> **Excerpted text**
-- Begin --

The online version of the event is open to everyone. If you wish to attend the event online, please register under the link in the right side bar.

ABSTRACTArtificial intelligence and adaptive systems that learn patterns from past behavior and historic data play an increasing role in our day-to-day lives. We are surrounded by a vast amount of algorithmic decision aids, and more and more by  algorithmic decision making systems, too. As a subcategory, ranked search results have become the main mechanism, by which we find content, products, places, and people online. Thus their ordering contributes not only to the satisfaction of the searcher, but also to career and business opportunities, educational placement, and even social success of those being ranked. Therefore researchers have become increasingly concerned with systematic biases and discrimination in data-driven ranking models. To address the problem of discrimination and fairness in the context of rankings, three main problems have to be solved: First, we have to understand the philosophical properties of different ranking situations and all important fairness definitions to be able to decide which method would be the most appropriate for a given context. Second, we have to make sure that, for any fairness requirement in a ranking context, a formal definition that meets such requirements exists. More concretely, if a ranking context, for example, requires group fairness to be met, we need an actual definition for group fairness in rankings in the first place. Third, the methods together with their underlying fairness concepts and properties need to be available to a wide range of audiences, from programmers, to policy makers and politicians. This thesis contributes the following to solve the aforementioned problems:

  • Five Classification Contexts of Fairness: We identify the fairness properties of all important fairness definitions, including the ones we newly introduce, by relating them to different philosophical understandings of fairness. We introduce five concepts, by which we classify all works that we present in this thesis.

-- End --

> **Exercise objective**
Continue the abstract on fairness in ranked search results, starting after its last sentence.

> **Given data**
-- Begin --

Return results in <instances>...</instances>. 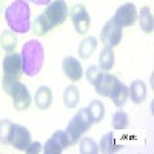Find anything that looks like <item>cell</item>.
I'll use <instances>...</instances> for the list:
<instances>
[{"label": "cell", "mask_w": 154, "mask_h": 154, "mask_svg": "<svg viewBox=\"0 0 154 154\" xmlns=\"http://www.w3.org/2000/svg\"><path fill=\"white\" fill-rule=\"evenodd\" d=\"M5 20L12 32L26 34L31 29V8L26 0H14L5 9Z\"/></svg>", "instance_id": "cell-1"}, {"label": "cell", "mask_w": 154, "mask_h": 154, "mask_svg": "<svg viewBox=\"0 0 154 154\" xmlns=\"http://www.w3.org/2000/svg\"><path fill=\"white\" fill-rule=\"evenodd\" d=\"M23 74L28 77H34L40 72L45 62V49L38 40H28L22 46L20 51Z\"/></svg>", "instance_id": "cell-2"}, {"label": "cell", "mask_w": 154, "mask_h": 154, "mask_svg": "<svg viewBox=\"0 0 154 154\" xmlns=\"http://www.w3.org/2000/svg\"><path fill=\"white\" fill-rule=\"evenodd\" d=\"M3 68V77H2V88L5 93H9L11 86L16 82L20 80L23 74V66H22V57L16 51H11L3 57L2 62Z\"/></svg>", "instance_id": "cell-3"}, {"label": "cell", "mask_w": 154, "mask_h": 154, "mask_svg": "<svg viewBox=\"0 0 154 154\" xmlns=\"http://www.w3.org/2000/svg\"><path fill=\"white\" fill-rule=\"evenodd\" d=\"M91 126H93V120L91 117H89V112L86 108H82L77 111V114L74 116V117L69 120L68 126H66V134L71 140V143H77L80 140V137L88 133L89 130H91Z\"/></svg>", "instance_id": "cell-4"}, {"label": "cell", "mask_w": 154, "mask_h": 154, "mask_svg": "<svg viewBox=\"0 0 154 154\" xmlns=\"http://www.w3.org/2000/svg\"><path fill=\"white\" fill-rule=\"evenodd\" d=\"M68 11L69 9H68V5L65 0H53V2H49L46 5V9L43 11V14L48 19L51 26L56 28L68 19Z\"/></svg>", "instance_id": "cell-5"}, {"label": "cell", "mask_w": 154, "mask_h": 154, "mask_svg": "<svg viewBox=\"0 0 154 154\" xmlns=\"http://www.w3.org/2000/svg\"><path fill=\"white\" fill-rule=\"evenodd\" d=\"M68 16L71 17V22L74 25V29L77 31V34L85 35L86 31L91 26V17L88 14V9L85 5L82 3H77L74 5L69 11H68Z\"/></svg>", "instance_id": "cell-6"}, {"label": "cell", "mask_w": 154, "mask_h": 154, "mask_svg": "<svg viewBox=\"0 0 154 154\" xmlns=\"http://www.w3.org/2000/svg\"><path fill=\"white\" fill-rule=\"evenodd\" d=\"M100 42L103 43L105 46H117L120 42H122V37H123V28L120 25H117L114 19H109L103 28L100 31Z\"/></svg>", "instance_id": "cell-7"}, {"label": "cell", "mask_w": 154, "mask_h": 154, "mask_svg": "<svg viewBox=\"0 0 154 154\" xmlns=\"http://www.w3.org/2000/svg\"><path fill=\"white\" fill-rule=\"evenodd\" d=\"M12 99V105H14V108L17 111H25V109H28L29 105H31V93H29V89L26 88V85H23L20 80L16 82L14 85L11 86L9 89V93H8Z\"/></svg>", "instance_id": "cell-8"}, {"label": "cell", "mask_w": 154, "mask_h": 154, "mask_svg": "<svg viewBox=\"0 0 154 154\" xmlns=\"http://www.w3.org/2000/svg\"><path fill=\"white\" fill-rule=\"evenodd\" d=\"M71 145L72 143H71L66 131L57 130V131L53 133V136H51L46 140V143L43 145V152L45 154H60Z\"/></svg>", "instance_id": "cell-9"}, {"label": "cell", "mask_w": 154, "mask_h": 154, "mask_svg": "<svg viewBox=\"0 0 154 154\" xmlns=\"http://www.w3.org/2000/svg\"><path fill=\"white\" fill-rule=\"evenodd\" d=\"M31 143V133L28 128L23 125L14 123L11 125V134H9V145H12L19 151H25Z\"/></svg>", "instance_id": "cell-10"}, {"label": "cell", "mask_w": 154, "mask_h": 154, "mask_svg": "<svg viewBox=\"0 0 154 154\" xmlns=\"http://www.w3.org/2000/svg\"><path fill=\"white\" fill-rule=\"evenodd\" d=\"M137 12L139 11H137L136 5L128 2V3L120 5L117 9H116L112 19L117 22V25H120L122 28H130L137 20Z\"/></svg>", "instance_id": "cell-11"}, {"label": "cell", "mask_w": 154, "mask_h": 154, "mask_svg": "<svg viewBox=\"0 0 154 154\" xmlns=\"http://www.w3.org/2000/svg\"><path fill=\"white\" fill-rule=\"evenodd\" d=\"M62 69L65 72V75L71 82H79L83 77V68L82 63L72 56H66L62 60Z\"/></svg>", "instance_id": "cell-12"}, {"label": "cell", "mask_w": 154, "mask_h": 154, "mask_svg": "<svg viewBox=\"0 0 154 154\" xmlns=\"http://www.w3.org/2000/svg\"><path fill=\"white\" fill-rule=\"evenodd\" d=\"M119 82V79L116 75H112V74H108V71H105L103 74H102V77L96 82V85H93L94 86V91L99 94V96H102V97H108L109 96V93L112 91V88H114V85Z\"/></svg>", "instance_id": "cell-13"}, {"label": "cell", "mask_w": 154, "mask_h": 154, "mask_svg": "<svg viewBox=\"0 0 154 154\" xmlns=\"http://www.w3.org/2000/svg\"><path fill=\"white\" fill-rule=\"evenodd\" d=\"M146 93H148L146 83L140 79L133 80L131 85L128 86V97H130L133 100V103H136V105L143 103L145 99H146Z\"/></svg>", "instance_id": "cell-14"}, {"label": "cell", "mask_w": 154, "mask_h": 154, "mask_svg": "<svg viewBox=\"0 0 154 154\" xmlns=\"http://www.w3.org/2000/svg\"><path fill=\"white\" fill-rule=\"evenodd\" d=\"M34 102L38 109H42V111L48 109L51 106V103H53V91L49 89V86H46V85L38 86L34 94Z\"/></svg>", "instance_id": "cell-15"}, {"label": "cell", "mask_w": 154, "mask_h": 154, "mask_svg": "<svg viewBox=\"0 0 154 154\" xmlns=\"http://www.w3.org/2000/svg\"><path fill=\"white\" fill-rule=\"evenodd\" d=\"M108 97L111 99V102H112V103L117 106V108H122V106L126 103V100H128V86L119 80L117 83L114 85L112 91L109 93Z\"/></svg>", "instance_id": "cell-16"}, {"label": "cell", "mask_w": 154, "mask_h": 154, "mask_svg": "<svg viewBox=\"0 0 154 154\" xmlns=\"http://www.w3.org/2000/svg\"><path fill=\"white\" fill-rule=\"evenodd\" d=\"M97 45H99L97 37H94V35L85 37L83 40L79 43V57H80L82 60L89 59V57L94 54V51L97 49Z\"/></svg>", "instance_id": "cell-17"}, {"label": "cell", "mask_w": 154, "mask_h": 154, "mask_svg": "<svg viewBox=\"0 0 154 154\" xmlns=\"http://www.w3.org/2000/svg\"><path fill=\"white\" fill-rule=\"evenodd\" d=\"M137 20H139V25H140V28H142L143 32L152 34V31H154V19H152V12L148 6H143L137 12Z\"/></svg>", "instance_id": "cell-18"}, {"label": "cell", "mask_w": 154, "mask_h": 154, "mask_svg": "<svg viewBox=\"0 0 154 154\" xmlns=\"http://www.w3.org/2000/svg\"><path fill=\"white\" fill-rule=\"evenodd\" d=\"M80 102V93H79V88L74 86V85H68L63 91V103H65L66 108L74 109Z\"/></svg>", "instance_id": "cell-19"}, {"label": "cell", "mask_w": 154, "mask_h": 154, "mask_svg": "<svg viewBox=\"0 0 154 154\" xmlns=\"http://www.w3.org/2000/svg\"><path fill=\"white\" fill-rule=\"evenodd\" d=\"M120 149V145L116 142L114 133H106L99 142V151L103 154H111V152H117Z\"/></svg>", "instance_id": "cell-20"}, {"label": "cell", "mask_w": 154, "mask_h": 154, "mask_svg": "<svg viewBox=\"0 0 154 154\" xmlns=\"http://www.w3.org/2000/svg\"><path fill=\"white\" fill-rule=\"evenodd\" d=\"M114 62H116V56H114V49L111 46H105L100 51L99 56V66L103 71H111L114 68Z\"/></svg>", "instance_id": "cell-21"}, {"label": "cell", "mask_w": 154, "mask_h": 154, "mask_svg": "<svg viewBox=\"0 0 154 154\" xmlns=\"http://www.w3.org/2000/svg\"><path fill=\"white\" fill-rule=\"evenodd\" d=\"M86 109L89 112V117H91L93 123H99V122L103 120V117H105V105H103L102 100L89 102V105H88Z\"/></svg>", "instance_id": "cell-22"}, {"label": "cell", "mask_w": 154, "mask_h": 154, "mask_svg": "<svg viewBox=\"0 0 154 154\" xmlns=\"http://www.w3.org/2000/svg\"><path fill=\"white\" fill-rule=\"evenodd\" d=\"M16 45H17L16 32H12L11 29H5L0 32V46H2V49H5L6 53H11V51L16 49Z\"/></svg>", "instance_id": "cell-23"}, {"label": "cell", "mask_w": 154, "mask_h": 154, "mask_svg": "<svg viewBox=\"0 0 154 154\" xmlns=\"http://www.w3.org/2000/svg\"><path fill=\"white\" fill-rule=\"evenodd\" d=\"M31 28H32V32H34L37 37L45 35V34H48L51 29H54V28L49 25V22H48V19L45 17V14L37 16L35 20H34V23L31 25Z\"/></svg>", "instance_id": "cell-24"}, {"label": "cell", "mask_w": 154, "mask_h": 154, "mask_svg": "<svg viewBox=\"0 0 154 154\" xmlns=\"http://www.w3.org/2000/svg\"><path fill=\"white\" fill-rule=\"evenodd\" d=\"M79 151L82 154H97L99 152V145L96 140L91 137H80L79 140Z\"/></svg>", "instance_id": "cell-25"}, {"label": "cell", "mask_w": 154, "mask_h": 154, "mask_svg": "<svg viewBox=\"0 0 154 154\" xmlns=\"http://www.w3.org/2000/svg\"><path fill=\"white\" fill-rule=\"evenodd\" d=\"M130 123V117L125 111H116L112 114V128L114 130H125Z\"/></svg>", "instance_id": "cell-26"}, {"label": "cell", "mask_w": 154, "mask_h": 154, "mask_svg": "<svg viewBox=\"0 0 154 154\" xmlns=\"http://www.w3.org/2000/svg\"><path fill=\"white\" fill-rule=\"evenodd\" d=\"M11 125H12V122L9 119H2L0 120V142L5 143V145H9Z\"/></svg>", "instance_id": "cell-27"}, {"label": "cell", "mask_w": 154, "mask_h": 154, "mask_svg": "<svg viewBox=\"0 0 154 154\" xmlns=\"http://www.w3.org/2000/svg\"><path fill=\"white\" fill-rule=\"evenodd\" d=\"M105 71L103 69H100V66L99 65H93V66H89L88 69H86V80L91 83V85H96V82L102 77V74H103Z\"/></svg>", "instance_id": "cell-28"}, {"label": "cell", "mask_w": 154, "mask_h": 154, "mask_svg": "<svg viewBox=\"0 0 154 154\" xmlns=\"http://www.w3.org/2000/svg\"><path fill=\"white\" fill-rule=\"evenodd\" d=\"M42 151H43V146H42L40 142H31L29 146L25 149V152H28V154H38Z\"/></svg>", "instance_id": "cell-29"}, {"label": "cell", "mask_w": 154, "mask_h": 154, "mask_svg": "<svg viewBox=\"0 0 154 154\" xmlns=\"http://www.w3.org/2000/svg\"><path fill=\"white\" fill-rule=\"evenodd\" d=\"M26 2H31V3H34V5H40V6H43V5H48L51 0H26Z\"/></svg>", "instance_id": "cell-30"}, {"label": "cell", "mask_w": 154, "mask_h": 154, "mask_svg": "<svg viewBox=\"0 0 154 154\" xmlns=\"http://www.w3.org/2000/svg\"><path fill=\"white\" fill-rule=\"evenodd\" d=\"M3 2H5V0H0V11H2V6H3Z\"/></svg>", "instance_id": "cell-31"}]
</instances>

-- End --

> **Response to this task**
  • Fair Ranking Methods: We present two group-fairness-based frameworks, an in-processing, exposure-based approach, and a post-processing, probabilistic approach.
  • An Open-Source API: We implement our new fairness frameworks into the first open-source library for fairness in ranked search results, as a stand-alone programming library in Python and Java, as well as a plugin for the widely known search-engine “Elasticsearch”.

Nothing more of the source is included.